The violations meant that no bank would touch the house. The seller was unable to fix the violations because of the high cost.

Finally, a determined buyer came along who managed to find a bank that would finance the deal. It closed for $1.1 million, down from the original $2 million price in 2016.

“This house really sold for below its true value,” says Reyes.

Records show the three-bedroom home with a coveted two-car garage and outdoor space sold for 20% less than comparable properties.


How poor presentation can make a house sit on the market

Cara Ameer, a real estate agent licensed in both Florida and California, once struggled to sell a 5,000-square-foot house in a prestigious gated community in Ponte Vedra Beach.

Despite its views overlooking the golf course’s signature hole, it spent six years on the market—three of those with Ameer.

While there was nothing inherently wrong with the house, it had an outdated formal layout with a dining and living room, a grand bridal staircase, and a step-down living room with a bar area.

“Everyone who saw it wanted to do so much to it,” she says. “They then became overwhelmed and concerned about the cost.”

Eventually, a buyer came along keen to do a gut renovation, and the seller came down on the price.

Even if a home’s structural condition is fine, outdated design, poor staging, and subpar photos can also keep certain homes from grabbing the eyeballs they deserve.

Case in point? While homes in Miami Beach typically sell in 68 days, Eloy Carmenate and Mick Duchon of The Corcoran Group recount the story of their two-bedroom, two-bath condo that sat for three years.
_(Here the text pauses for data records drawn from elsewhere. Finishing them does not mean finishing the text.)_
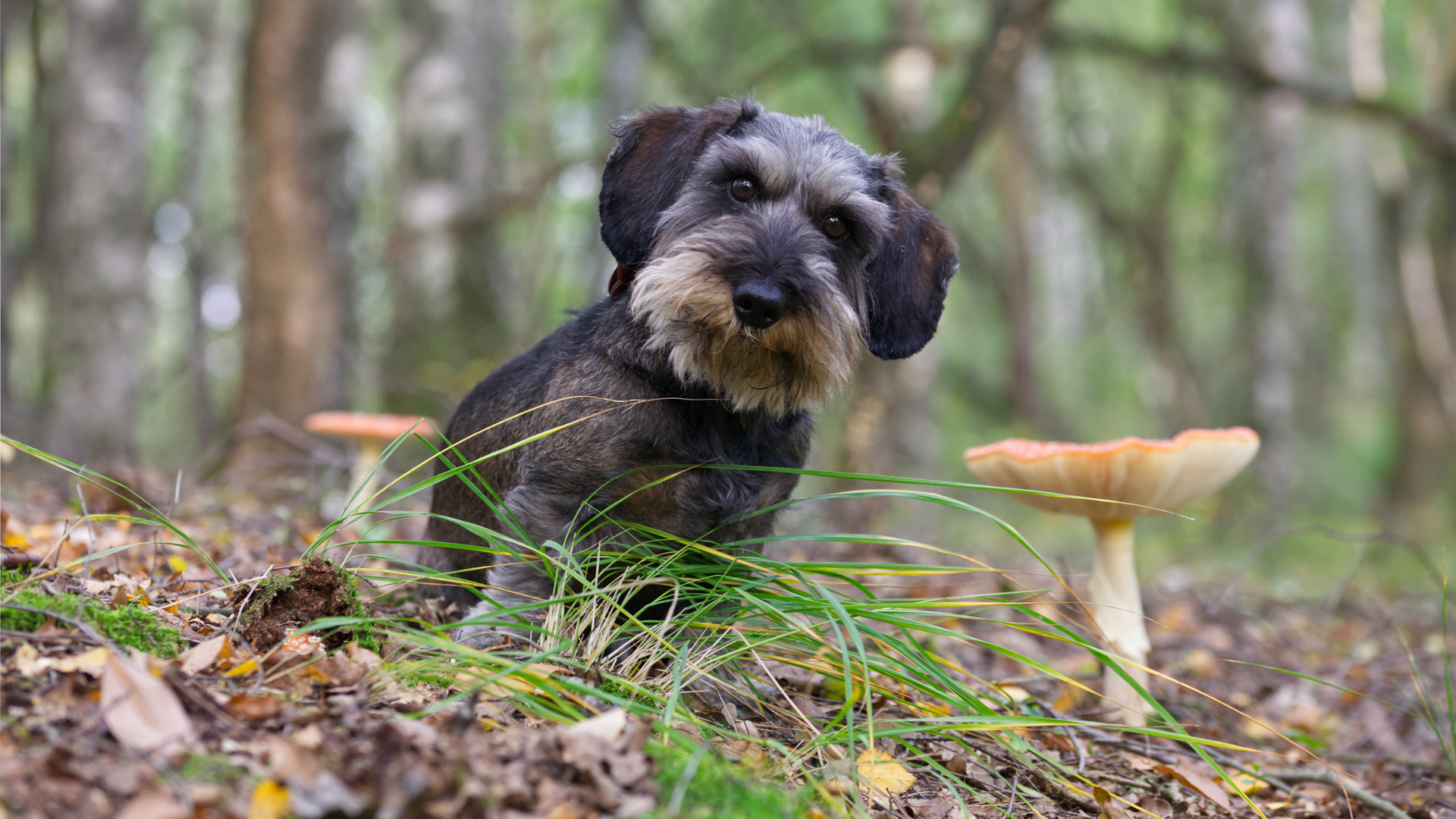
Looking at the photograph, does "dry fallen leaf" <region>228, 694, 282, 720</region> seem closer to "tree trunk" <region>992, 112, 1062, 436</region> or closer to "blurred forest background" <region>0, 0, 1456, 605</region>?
"blurred forest background" <region>0, 0, 1456, 605</region>

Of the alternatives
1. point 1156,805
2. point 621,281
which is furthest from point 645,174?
point 1156,805

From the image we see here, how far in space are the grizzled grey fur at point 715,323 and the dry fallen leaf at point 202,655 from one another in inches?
26.4

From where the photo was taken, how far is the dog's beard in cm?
272

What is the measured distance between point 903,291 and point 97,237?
7449 mm

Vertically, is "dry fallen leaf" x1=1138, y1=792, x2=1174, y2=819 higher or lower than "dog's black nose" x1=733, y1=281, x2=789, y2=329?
lower

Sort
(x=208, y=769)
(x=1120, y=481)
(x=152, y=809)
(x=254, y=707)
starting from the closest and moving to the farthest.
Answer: (x=152, y=809) < (x=208, y=769) < (x=254, y=707) < (x=1120, y=481)

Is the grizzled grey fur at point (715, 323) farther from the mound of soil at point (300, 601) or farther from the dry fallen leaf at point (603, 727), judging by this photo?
the dry fallen leaf at point (603, 727)

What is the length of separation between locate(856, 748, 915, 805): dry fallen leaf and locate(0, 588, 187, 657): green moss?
179cm

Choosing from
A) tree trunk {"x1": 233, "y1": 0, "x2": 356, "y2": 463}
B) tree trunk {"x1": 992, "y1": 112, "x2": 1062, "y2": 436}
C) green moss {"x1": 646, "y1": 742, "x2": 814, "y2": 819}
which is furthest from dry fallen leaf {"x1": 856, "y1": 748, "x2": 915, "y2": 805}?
tree trunk {"x1": 992, "y1": 112, "x2": 1062, "y2": 436}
A renter had her office set up in the dining room with clutter strewed about.

Once the renter moved out and the seller was able to stage the unit, it sold quickly.


Why homebuyers shouldn’t overlook stale listings

Cedric Stewart, a real estate agent at Entourage RD of Keller Williams in Washington, DC, even advises buyers to go straight to the lingering listings if they’re looking for a deal.

“Buyers should target homes that have been listed for sale a while, especially in a hot market,” he says. “Those provide the best opportunity for a good old-fashioned sale where both parties can negotiate what they need, instead of another bidding war where you just offer as much as your bank account can stand.”

Another benefit to stale listings is that buyers won’t feel pressured to rush to the closing table as quickly as possible, as they might be tempted to do in a hot market.

“Stale listings allow buyers to perform all the inspections they should be doing on any home they buy, ” Stewart says. “And unlike multiple-offer situations, with a stale listing, the seller might pay you to buy the house in the form of closing help.”

All that said, Jones stresses that buyers should always kick the tires on a house to make sure it’s not a lemon with serious problems.

“A buyer should be sure to do their due diligence and be sure a given home is the right choice for them,” Jones says, “no matter how long it has been on the market.”